TASK TO COMPLETE »
Return the entries that follow exactly, with no images.

☆ ☆ ☆

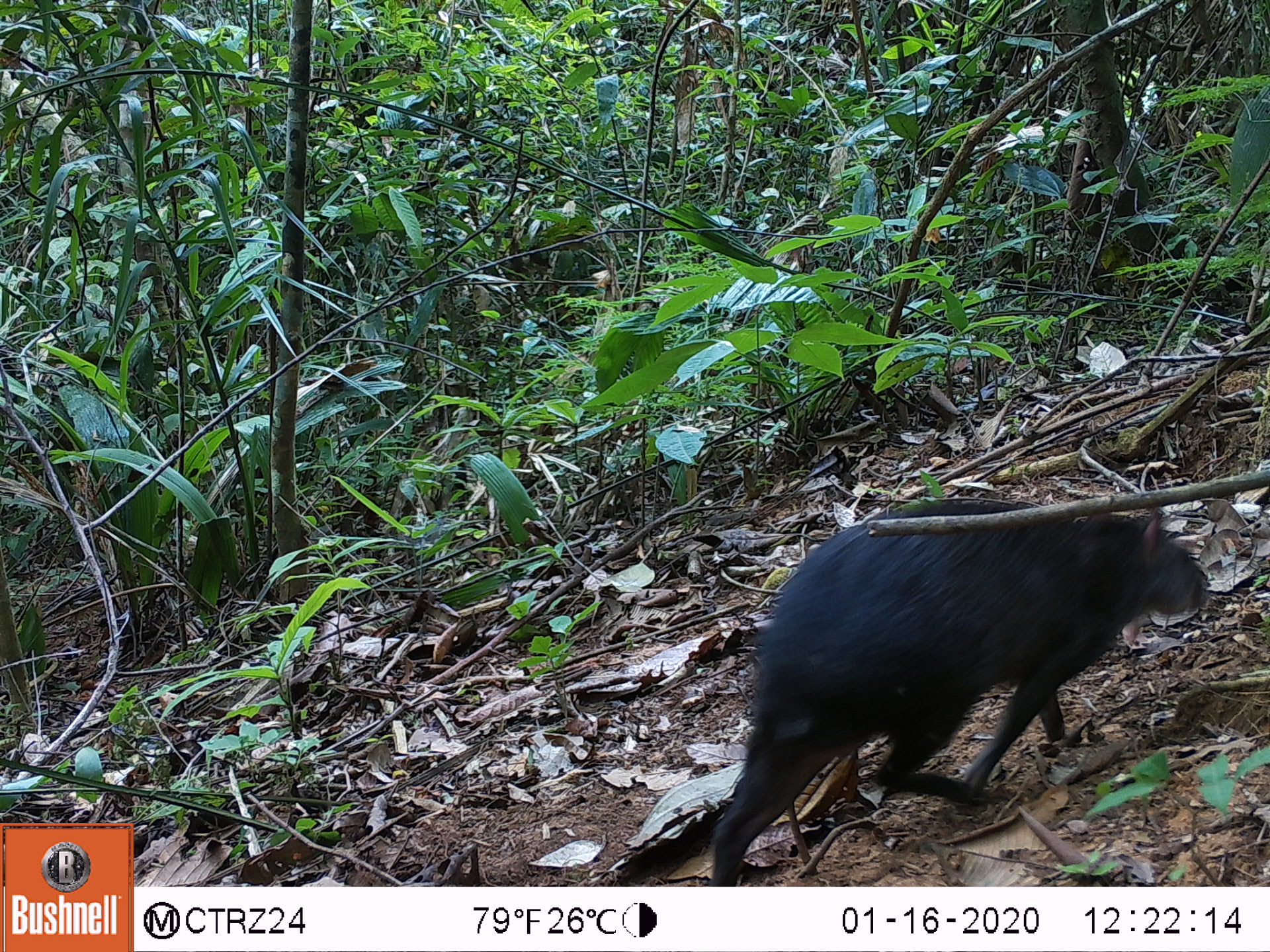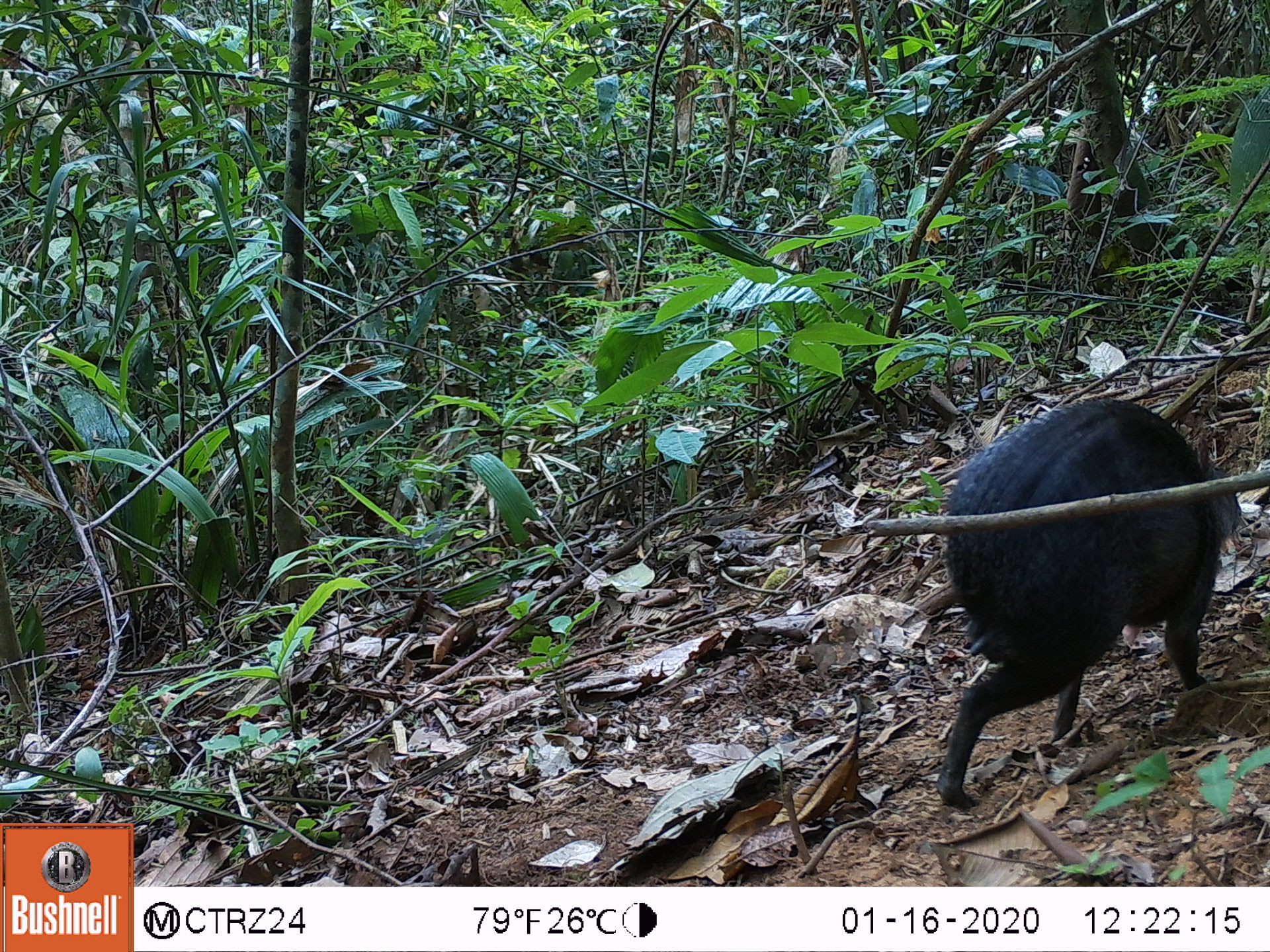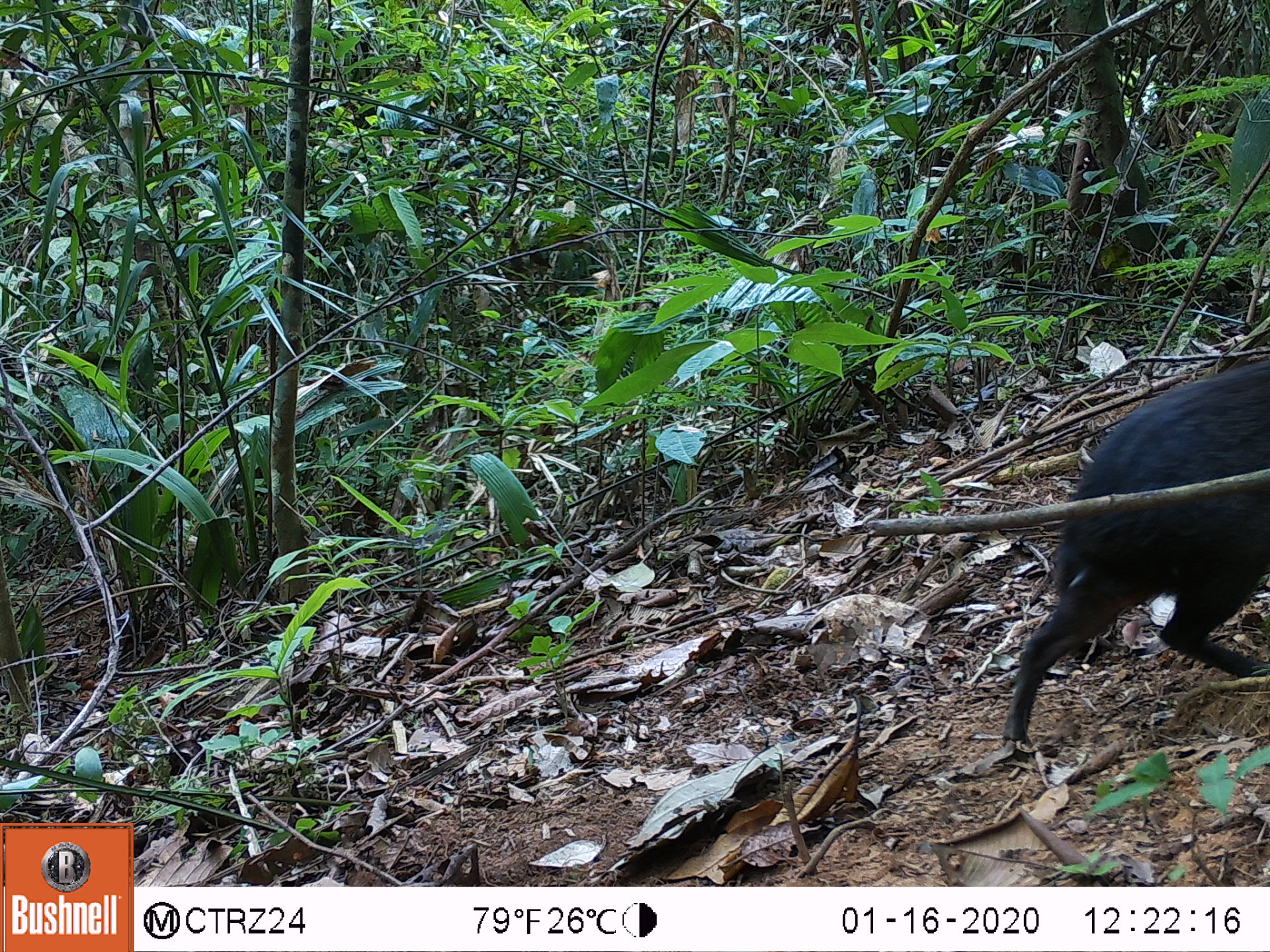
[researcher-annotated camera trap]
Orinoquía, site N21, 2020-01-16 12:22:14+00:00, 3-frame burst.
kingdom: Animalia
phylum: Chordata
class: Mammalia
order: Rodentia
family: Dasyproctidae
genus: Dasyprocta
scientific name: Dasyprocta fuliginosa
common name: black agouti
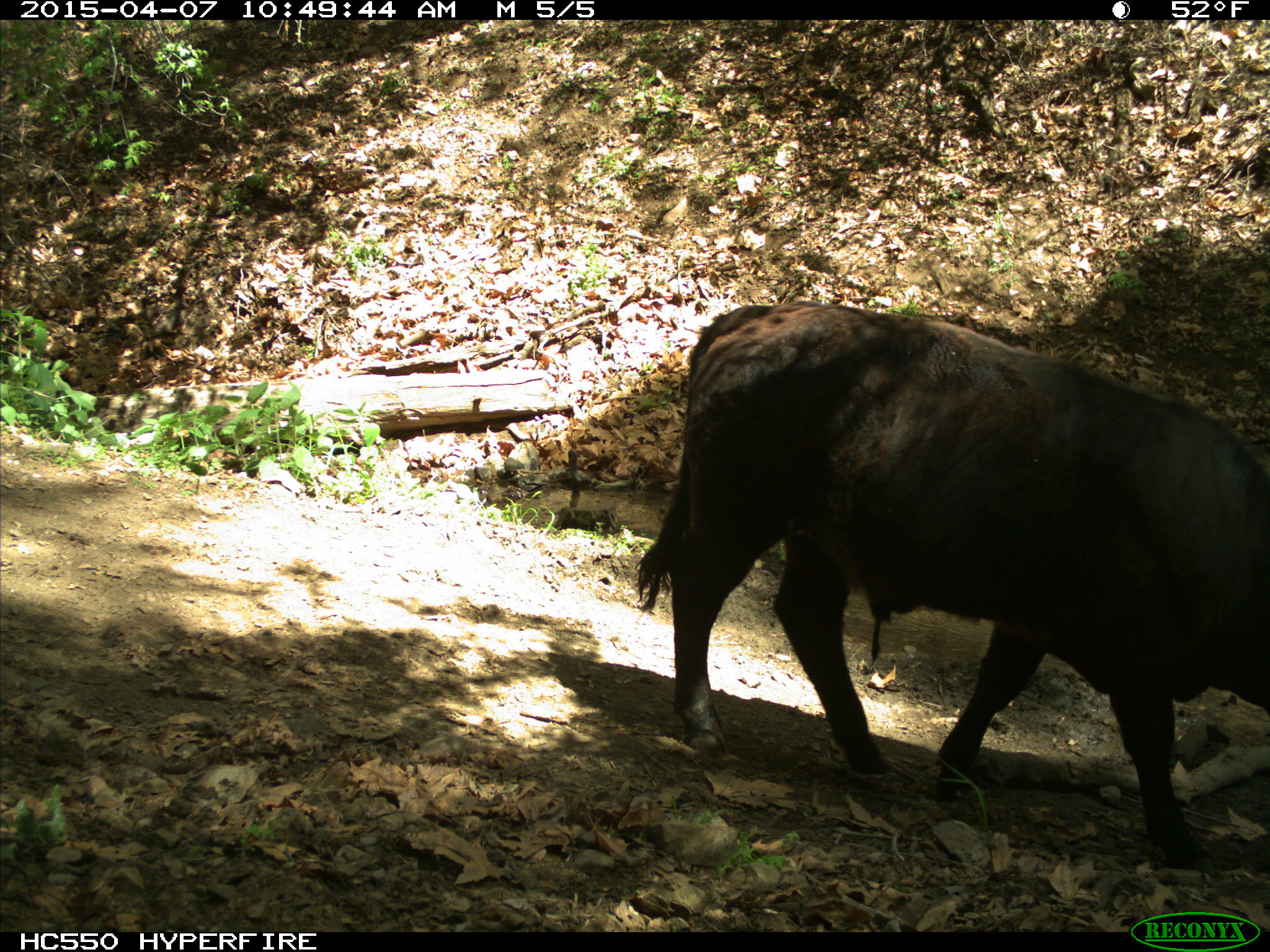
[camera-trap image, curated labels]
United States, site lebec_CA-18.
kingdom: Animalia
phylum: Chordata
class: Mammalia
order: Artiodactyla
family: Bovidae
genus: Bos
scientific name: Bos taurus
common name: domestic cow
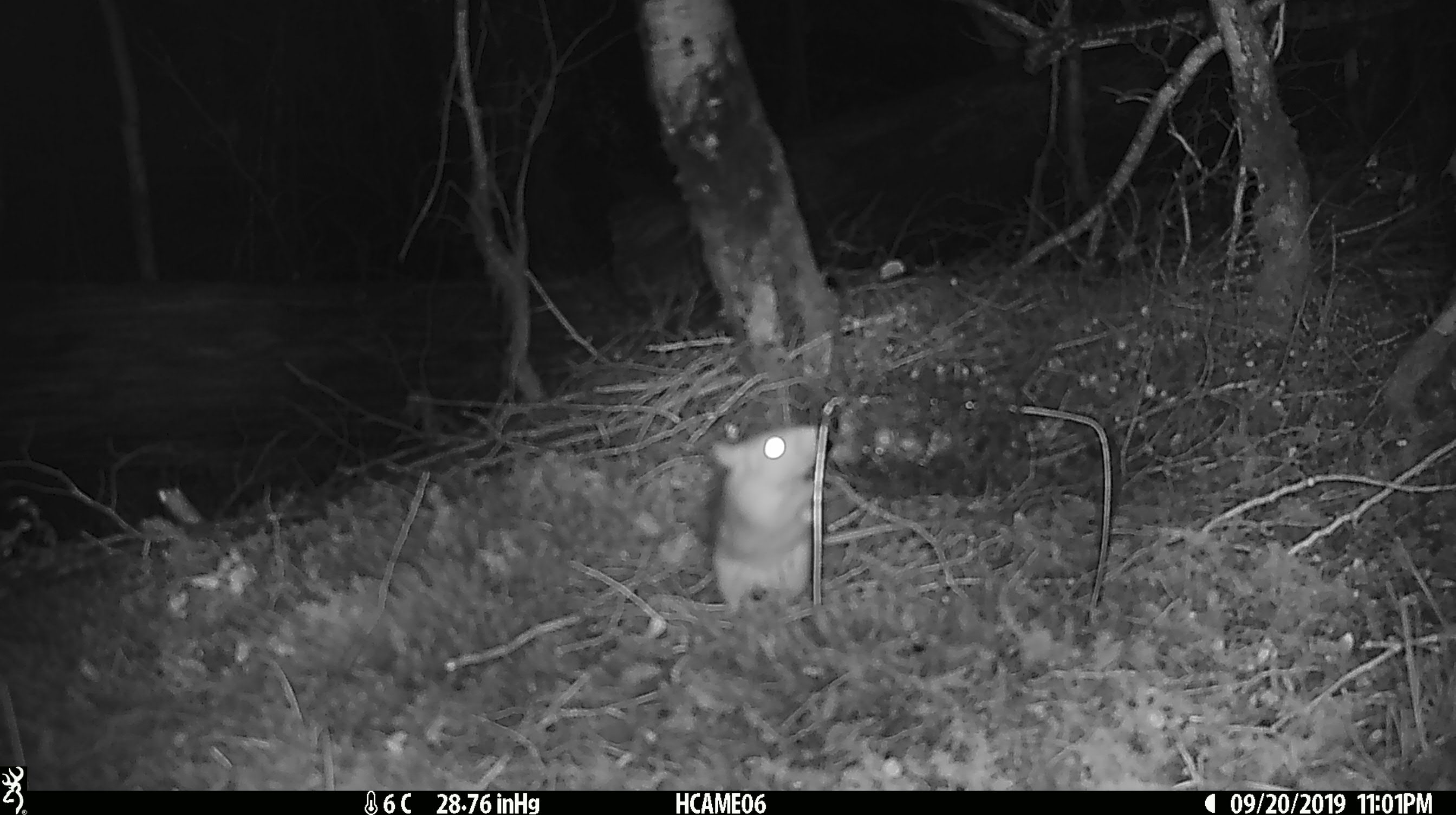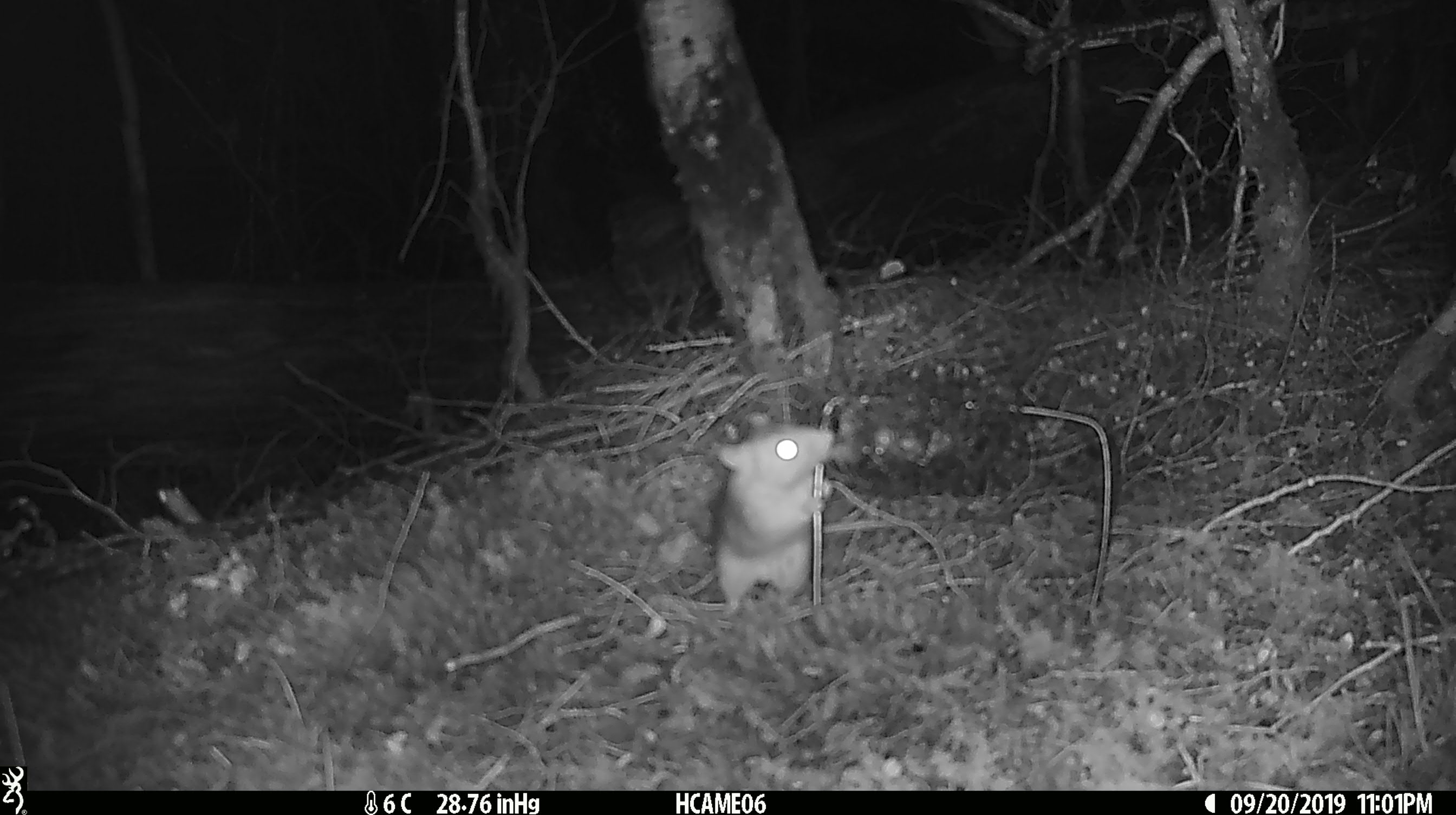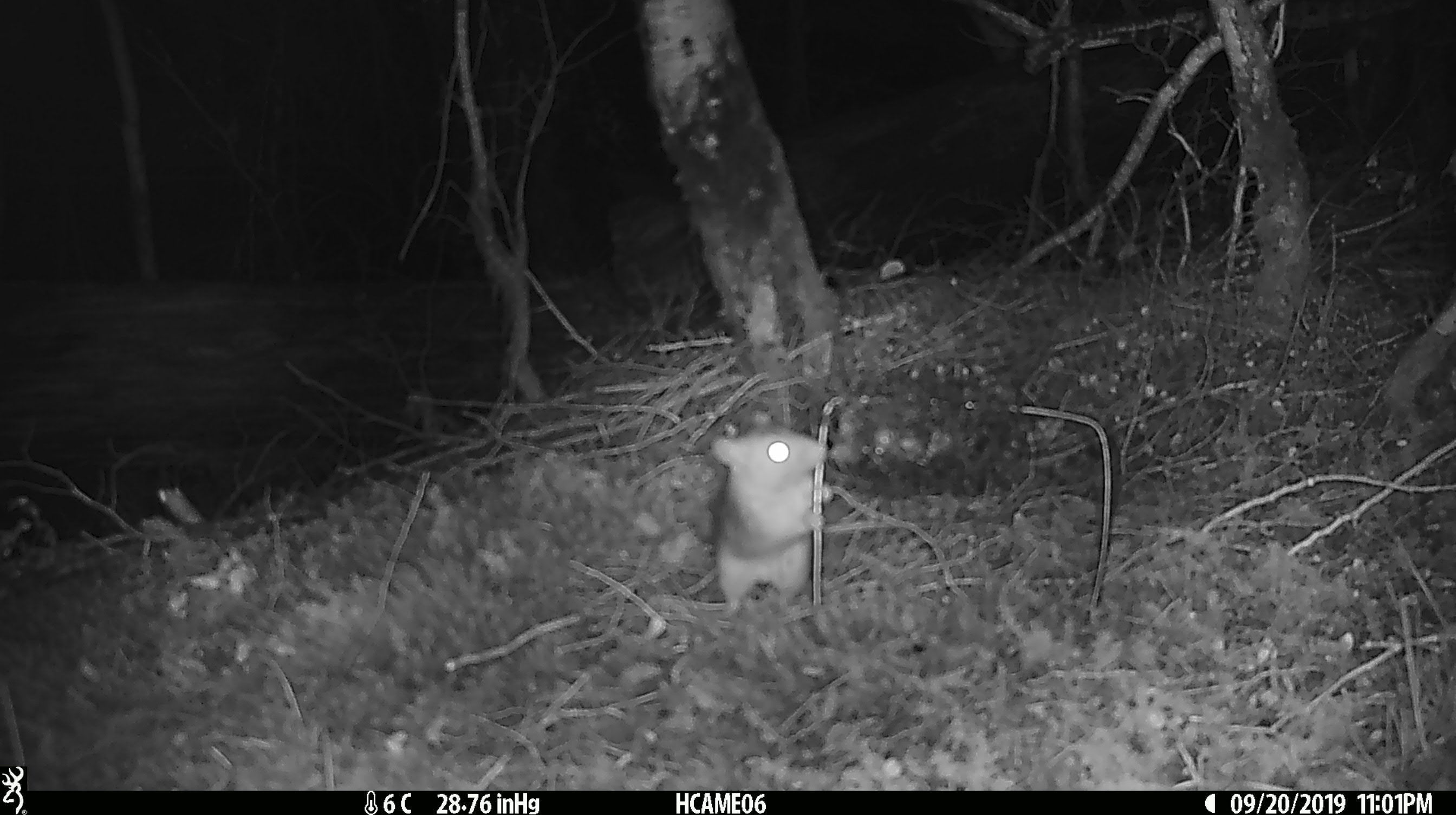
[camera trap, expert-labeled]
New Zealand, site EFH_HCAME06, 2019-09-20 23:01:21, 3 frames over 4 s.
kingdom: Animalia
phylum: Chordata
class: Mammalia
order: Rodentia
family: Muridae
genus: Rattus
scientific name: Rattus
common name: rat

☆ ☆ ☆

ANSWER TO THE EXERCISE »
[researcher-annotated camera trap]
Orinoquía, site N21, 2020-01-16 12:22:14+00:00, 3-frame burst.
kingdom: Animalia
phylum: Chordata
class: Mammalia
order: Rodentia
family: Dasyproctidae
genus: Dasyprocta
scientific name: Dasyprocta fuliginosa
common name: black agouti
[camera-trap image, curated labels]
United States, site lebec_CA-18.
kingdom: Animalia
phylum: Chordata
class: Mammalia
order: Artiodactyla
family: Bovidae
genus: Bos
scientific name: Bos taurus
common name: domestic cow
[camera trap, expert-labeled]
New Zealand, site EFH_HCAME06, 2019-09-20 23:01:21, 3 frames over 4 s.
kingdom: Animalia
phylum: Chordata
class: Mammalia
order: Rodentia
family: Muridae
genus: Rattus
scientific name: Rattus
common name: rat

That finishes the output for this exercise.